GREGORIO XVII
IL MAGISTERO IMPEDITO
I CONTENUTI (1)
VIII. – Ortodossia
[lettera pastorale del luglio 1971; «Rivista Diocesana Genovese», 1971]
Cari confratelli, parliamo dei contenuti della predicazione, della Catechesi, dei libri in qualche modo religiosi, dell’apostolato. Intendiamoci subito sul valore della parola «contenuto». Il contenuto – in oggetto – è la dottrina cattolica. Spieghiamoci chiaro su quello che è «dottrina cattolica». È tale: – quanto è espresso dalla Rivelazione sia per mezzo della Sacra Scrittura, sia per mezzo della Divina Tradizione;
– quanto è stato esplicitato o dedotto con certezza dalla divina rivelazione;
– quanto è stato interpretato, esplicitato, insegnato dal Magistero infallibile della Chiesa, sia solenne che ordinario;
– quanto è garantito dalle ordinarie fonti teologiche, nelle condizioni in cui esse sono capaci di generare vera certezza.
Nessuno si meravigli che la dottrina cattolica contenga anche verità indirettamente rivelate. Infatti: la Rivelazione contiene ricchezze che possono essere svolte e dipanate nella loro grande ricchezza; molte verità non rivelate sono talmente connesse con le verità rivelate che, quelle distrutte, anche queste patirebbero danno; finalmente il Magistero non è un organo stabilito da Cristo per «solamente ripetere» a guisa di semplice registratore, ma è vero Magistero e verte su quanto è necessario alla esplicitazione ed all’approfondimento della piena verità contenuta o connessa con la Divina Rivelazione.
Per quale motivo si parla di «contenuti»
La domanda è ovvia e la risposta è semplice: perché i «contenuti» vengono taciuti deducendoli in tal modo, col silenzio, a graduale morte nella mente dei fedeli; perché vengono reinterpretati in maniera eterodossa; perché vengono sostituiti; perché vengono addirittura svuotati. Premettiamo che l’attentato più lene, ma più immediato contro i «contenuti», che spesso accade sornionamente attraverso la porta maggiore, è quello per cui vengono «diluiti» nella nuova teologia del linguaggio.
Cominceremo da questa ultima.
È nostro preciso dovere mettervi in guardia, affinché la vostra buona fede non venga sorpresa per la grande foschia in cui nuotano oggi troppe pubblicazioni.
I
I «contenuti» svuotati dal linguaggio
- Non si può dare ancora una definizione stabile ed univoca della teologia del linguaggio. Si parla anche di una filosofia del linguaggio, etc. Noi chiamiamo teologia del linguaggio quella che risulta non da una teoria, ma da un fatto, accessibile da tutti. descriviamo il fatto, per maggiore chiarezza, attraverso varie tappe.

CONSEGNA 1 –
Puoi riscrivere in forma di elenco puntato il paragrafo della lettera pastorale che comincia con «Nessuno si meravigli», conservandone i fatti principali?
CONSEGNA 2 –
Estrai parola per parola dalla lettera pastorale il passo che si apre con le parole contenenti «È nostro preciso» e si chiude con «oggi troppe pubblicazioni.».

ELENCO VOCI –
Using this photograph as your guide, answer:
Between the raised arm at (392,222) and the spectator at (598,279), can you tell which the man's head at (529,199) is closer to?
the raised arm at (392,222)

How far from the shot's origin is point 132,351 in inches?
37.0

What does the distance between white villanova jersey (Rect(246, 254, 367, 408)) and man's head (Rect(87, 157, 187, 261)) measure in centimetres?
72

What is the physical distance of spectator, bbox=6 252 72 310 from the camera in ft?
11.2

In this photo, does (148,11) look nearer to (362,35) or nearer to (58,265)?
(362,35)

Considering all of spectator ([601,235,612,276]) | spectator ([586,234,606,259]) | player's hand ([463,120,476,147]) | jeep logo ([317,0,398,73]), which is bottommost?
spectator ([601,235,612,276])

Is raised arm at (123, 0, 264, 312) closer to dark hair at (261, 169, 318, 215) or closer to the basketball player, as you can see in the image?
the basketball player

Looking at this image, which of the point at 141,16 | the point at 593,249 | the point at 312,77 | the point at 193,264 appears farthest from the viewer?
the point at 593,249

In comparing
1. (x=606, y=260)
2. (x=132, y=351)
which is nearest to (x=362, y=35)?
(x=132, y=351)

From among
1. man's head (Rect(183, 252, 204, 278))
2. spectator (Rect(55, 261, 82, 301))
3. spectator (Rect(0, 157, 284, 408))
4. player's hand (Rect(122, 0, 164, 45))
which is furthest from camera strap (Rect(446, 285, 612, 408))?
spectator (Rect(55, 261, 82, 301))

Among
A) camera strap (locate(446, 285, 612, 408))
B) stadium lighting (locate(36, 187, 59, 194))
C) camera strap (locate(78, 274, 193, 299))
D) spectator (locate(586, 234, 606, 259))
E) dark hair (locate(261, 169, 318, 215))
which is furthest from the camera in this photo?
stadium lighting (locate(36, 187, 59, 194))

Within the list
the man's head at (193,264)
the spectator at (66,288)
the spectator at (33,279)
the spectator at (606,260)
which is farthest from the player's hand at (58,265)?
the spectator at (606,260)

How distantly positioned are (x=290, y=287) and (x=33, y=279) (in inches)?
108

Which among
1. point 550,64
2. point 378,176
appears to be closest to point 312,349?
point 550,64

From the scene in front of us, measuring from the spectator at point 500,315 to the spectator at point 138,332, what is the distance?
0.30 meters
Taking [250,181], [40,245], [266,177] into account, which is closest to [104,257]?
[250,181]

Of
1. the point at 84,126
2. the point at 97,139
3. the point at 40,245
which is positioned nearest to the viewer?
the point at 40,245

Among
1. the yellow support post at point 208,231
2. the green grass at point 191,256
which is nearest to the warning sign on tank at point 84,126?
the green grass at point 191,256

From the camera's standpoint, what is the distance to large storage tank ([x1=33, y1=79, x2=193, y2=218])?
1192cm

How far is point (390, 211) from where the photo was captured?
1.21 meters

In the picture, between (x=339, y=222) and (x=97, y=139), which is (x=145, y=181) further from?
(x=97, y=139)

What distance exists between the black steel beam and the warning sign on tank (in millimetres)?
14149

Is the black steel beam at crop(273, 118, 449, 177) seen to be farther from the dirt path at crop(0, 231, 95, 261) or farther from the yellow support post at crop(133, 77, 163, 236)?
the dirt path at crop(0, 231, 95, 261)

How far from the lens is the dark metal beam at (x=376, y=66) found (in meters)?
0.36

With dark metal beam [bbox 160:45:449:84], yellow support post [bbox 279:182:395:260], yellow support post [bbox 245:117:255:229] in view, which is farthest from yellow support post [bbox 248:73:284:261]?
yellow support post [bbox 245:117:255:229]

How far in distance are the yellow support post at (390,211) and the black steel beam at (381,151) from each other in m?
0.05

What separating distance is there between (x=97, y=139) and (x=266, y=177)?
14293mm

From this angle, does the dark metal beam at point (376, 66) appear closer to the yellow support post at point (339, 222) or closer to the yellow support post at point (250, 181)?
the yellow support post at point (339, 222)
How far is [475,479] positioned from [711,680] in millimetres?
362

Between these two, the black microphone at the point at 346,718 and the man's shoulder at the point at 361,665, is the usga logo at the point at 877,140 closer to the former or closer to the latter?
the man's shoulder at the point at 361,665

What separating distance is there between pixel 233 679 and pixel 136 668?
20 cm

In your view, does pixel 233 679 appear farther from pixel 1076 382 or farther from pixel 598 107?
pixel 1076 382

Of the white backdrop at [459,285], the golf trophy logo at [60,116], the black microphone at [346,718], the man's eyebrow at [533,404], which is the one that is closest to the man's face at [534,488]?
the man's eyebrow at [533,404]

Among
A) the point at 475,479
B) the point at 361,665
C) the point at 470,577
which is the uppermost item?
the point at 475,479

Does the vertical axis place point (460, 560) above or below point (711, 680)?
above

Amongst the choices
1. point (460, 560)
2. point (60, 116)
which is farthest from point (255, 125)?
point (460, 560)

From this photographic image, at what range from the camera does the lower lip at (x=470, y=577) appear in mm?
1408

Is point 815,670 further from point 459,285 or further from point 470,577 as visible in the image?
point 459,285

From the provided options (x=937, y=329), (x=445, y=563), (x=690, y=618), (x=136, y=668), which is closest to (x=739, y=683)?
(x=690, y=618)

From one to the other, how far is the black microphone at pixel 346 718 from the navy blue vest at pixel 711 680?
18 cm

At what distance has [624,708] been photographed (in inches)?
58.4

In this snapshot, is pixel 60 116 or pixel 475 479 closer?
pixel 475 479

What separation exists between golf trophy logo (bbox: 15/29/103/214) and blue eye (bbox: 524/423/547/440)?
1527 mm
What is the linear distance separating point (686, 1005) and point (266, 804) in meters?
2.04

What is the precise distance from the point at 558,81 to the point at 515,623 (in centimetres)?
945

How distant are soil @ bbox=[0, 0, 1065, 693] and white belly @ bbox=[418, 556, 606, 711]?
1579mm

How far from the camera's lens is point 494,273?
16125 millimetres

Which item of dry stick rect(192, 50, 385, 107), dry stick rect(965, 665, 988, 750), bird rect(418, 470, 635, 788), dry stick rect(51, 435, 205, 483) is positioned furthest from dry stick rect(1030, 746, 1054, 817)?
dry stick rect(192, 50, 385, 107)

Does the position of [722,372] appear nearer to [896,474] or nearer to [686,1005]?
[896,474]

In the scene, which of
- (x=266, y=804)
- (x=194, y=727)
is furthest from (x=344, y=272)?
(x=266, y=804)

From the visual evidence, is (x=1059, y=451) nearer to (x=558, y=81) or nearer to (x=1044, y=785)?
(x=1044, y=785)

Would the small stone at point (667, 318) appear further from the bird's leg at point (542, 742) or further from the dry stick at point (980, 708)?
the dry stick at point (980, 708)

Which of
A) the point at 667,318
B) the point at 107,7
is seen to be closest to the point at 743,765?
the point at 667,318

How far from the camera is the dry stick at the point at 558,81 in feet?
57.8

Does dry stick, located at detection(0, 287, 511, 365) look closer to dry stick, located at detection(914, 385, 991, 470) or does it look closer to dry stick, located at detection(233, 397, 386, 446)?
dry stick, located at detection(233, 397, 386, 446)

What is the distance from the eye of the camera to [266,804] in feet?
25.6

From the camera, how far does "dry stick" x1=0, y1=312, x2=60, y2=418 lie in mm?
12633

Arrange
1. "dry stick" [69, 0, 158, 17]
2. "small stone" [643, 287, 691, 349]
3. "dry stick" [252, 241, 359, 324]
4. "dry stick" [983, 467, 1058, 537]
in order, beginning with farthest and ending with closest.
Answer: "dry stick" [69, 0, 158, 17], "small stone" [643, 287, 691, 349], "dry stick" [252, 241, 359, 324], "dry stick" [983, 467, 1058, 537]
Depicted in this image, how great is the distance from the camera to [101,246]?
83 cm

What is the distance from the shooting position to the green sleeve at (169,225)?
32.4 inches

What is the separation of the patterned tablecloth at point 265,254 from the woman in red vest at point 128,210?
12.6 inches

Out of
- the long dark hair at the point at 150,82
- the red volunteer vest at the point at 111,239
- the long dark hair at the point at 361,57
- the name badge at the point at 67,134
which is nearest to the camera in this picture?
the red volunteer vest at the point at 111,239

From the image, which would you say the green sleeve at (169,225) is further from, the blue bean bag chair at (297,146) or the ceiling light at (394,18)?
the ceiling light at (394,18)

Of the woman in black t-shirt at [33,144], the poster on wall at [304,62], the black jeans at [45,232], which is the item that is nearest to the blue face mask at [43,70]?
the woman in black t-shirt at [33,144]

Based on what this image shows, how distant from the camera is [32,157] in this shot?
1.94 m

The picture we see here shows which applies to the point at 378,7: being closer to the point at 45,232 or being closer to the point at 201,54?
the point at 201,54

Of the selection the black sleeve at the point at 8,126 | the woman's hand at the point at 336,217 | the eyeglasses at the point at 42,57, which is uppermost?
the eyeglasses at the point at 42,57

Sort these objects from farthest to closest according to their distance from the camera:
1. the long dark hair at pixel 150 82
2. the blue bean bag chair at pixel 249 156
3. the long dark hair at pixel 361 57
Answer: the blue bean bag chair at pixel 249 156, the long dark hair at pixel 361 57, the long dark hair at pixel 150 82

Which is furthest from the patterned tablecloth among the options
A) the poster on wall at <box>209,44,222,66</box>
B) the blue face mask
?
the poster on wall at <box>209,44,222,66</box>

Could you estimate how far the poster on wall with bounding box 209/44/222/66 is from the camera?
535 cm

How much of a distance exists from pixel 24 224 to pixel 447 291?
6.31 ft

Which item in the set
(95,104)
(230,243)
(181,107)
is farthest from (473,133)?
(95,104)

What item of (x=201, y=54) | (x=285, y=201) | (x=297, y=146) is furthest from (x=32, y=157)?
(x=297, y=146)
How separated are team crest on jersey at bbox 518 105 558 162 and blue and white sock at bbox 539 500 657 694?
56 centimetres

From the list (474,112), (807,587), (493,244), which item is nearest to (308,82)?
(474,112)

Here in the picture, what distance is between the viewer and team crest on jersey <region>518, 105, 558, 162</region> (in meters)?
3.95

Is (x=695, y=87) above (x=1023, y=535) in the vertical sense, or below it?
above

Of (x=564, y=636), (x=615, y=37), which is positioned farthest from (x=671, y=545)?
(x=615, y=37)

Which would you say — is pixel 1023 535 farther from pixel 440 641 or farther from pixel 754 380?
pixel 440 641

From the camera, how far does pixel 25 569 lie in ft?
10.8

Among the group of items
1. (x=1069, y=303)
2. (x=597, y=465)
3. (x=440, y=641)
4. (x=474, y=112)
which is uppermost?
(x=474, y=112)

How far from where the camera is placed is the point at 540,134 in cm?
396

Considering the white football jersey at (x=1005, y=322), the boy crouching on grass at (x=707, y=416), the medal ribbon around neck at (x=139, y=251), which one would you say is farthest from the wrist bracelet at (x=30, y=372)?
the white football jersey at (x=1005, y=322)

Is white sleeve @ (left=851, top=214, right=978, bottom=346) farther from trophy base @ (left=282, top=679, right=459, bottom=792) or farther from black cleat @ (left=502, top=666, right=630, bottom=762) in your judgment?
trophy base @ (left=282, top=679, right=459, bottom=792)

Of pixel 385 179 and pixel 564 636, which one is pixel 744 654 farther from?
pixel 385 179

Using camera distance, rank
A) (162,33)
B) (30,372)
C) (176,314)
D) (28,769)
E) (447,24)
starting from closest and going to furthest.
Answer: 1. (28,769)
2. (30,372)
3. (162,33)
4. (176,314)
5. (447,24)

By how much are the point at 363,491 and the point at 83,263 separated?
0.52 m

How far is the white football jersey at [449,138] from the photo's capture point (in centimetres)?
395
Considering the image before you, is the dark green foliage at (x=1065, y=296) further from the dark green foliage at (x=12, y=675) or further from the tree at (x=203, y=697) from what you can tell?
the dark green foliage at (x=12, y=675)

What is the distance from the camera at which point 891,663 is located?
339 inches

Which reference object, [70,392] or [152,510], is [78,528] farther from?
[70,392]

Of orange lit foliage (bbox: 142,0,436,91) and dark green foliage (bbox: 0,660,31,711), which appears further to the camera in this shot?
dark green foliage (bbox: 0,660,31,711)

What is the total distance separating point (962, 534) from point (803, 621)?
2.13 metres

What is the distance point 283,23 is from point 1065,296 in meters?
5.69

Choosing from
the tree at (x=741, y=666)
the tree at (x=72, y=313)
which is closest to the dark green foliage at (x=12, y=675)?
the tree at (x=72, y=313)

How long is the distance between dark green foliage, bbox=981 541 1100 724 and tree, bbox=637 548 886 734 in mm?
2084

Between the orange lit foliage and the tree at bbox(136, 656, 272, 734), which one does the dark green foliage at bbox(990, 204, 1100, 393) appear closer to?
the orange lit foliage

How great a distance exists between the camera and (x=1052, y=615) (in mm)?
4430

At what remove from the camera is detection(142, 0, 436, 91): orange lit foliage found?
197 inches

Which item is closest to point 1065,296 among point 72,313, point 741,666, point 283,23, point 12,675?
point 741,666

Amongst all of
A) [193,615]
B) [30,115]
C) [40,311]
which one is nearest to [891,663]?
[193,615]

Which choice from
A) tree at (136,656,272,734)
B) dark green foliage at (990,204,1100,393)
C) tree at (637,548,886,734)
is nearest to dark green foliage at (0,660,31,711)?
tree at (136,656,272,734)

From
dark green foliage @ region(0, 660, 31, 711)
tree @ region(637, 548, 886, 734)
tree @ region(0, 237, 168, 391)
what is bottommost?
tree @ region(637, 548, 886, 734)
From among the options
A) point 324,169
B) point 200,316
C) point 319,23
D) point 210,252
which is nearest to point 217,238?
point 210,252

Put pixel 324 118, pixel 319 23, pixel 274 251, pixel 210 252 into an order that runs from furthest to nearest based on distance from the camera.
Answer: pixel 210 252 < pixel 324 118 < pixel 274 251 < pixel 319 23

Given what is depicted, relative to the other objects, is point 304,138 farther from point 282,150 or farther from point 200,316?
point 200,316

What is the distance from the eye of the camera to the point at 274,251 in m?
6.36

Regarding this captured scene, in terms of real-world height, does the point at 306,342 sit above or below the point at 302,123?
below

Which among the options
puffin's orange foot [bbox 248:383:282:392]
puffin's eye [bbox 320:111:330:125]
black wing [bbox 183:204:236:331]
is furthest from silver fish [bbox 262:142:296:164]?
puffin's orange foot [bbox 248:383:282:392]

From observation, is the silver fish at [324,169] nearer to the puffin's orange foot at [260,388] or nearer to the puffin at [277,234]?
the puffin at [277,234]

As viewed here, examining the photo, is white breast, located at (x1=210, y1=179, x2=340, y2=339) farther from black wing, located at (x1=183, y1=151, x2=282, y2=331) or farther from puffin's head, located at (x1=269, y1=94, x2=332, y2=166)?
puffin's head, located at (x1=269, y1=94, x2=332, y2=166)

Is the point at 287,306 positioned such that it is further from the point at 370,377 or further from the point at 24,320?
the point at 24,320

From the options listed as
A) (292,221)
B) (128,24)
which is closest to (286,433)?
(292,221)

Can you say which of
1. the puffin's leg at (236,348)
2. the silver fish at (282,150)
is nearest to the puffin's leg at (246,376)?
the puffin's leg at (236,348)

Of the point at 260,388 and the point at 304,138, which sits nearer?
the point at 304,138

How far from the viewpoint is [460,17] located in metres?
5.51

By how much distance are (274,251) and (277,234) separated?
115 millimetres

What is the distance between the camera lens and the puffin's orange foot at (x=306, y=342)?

RISPOSTA CORRETTA 1 –
- La dottrina cattolica contiene anche verità rivelate indirettamente.
- La Rivelazione contiene ricchezze che si possono sviluppare e dipanare.
- Molte verità non rivelate sono così connesse con quelle rivelate che la distruzione delle une danneggerebbe anche le altre.
- Cristo non ha stabilito il Magistero per ripetere soltanto, come un semplice registratore. È un vero Magistero e riguarda ciò che serve a esplicitare e approfondire la piena verità contenuta nella Divina Rivelazione o connessa con essa.

RISPOSTA CORRETTA 2 –
È nostro preciso dovere mettervi in guardia, affinché la vostra buona fede non venga sorpresa per la grande foschia in cui nuotano oggi troppe pubblicazioni.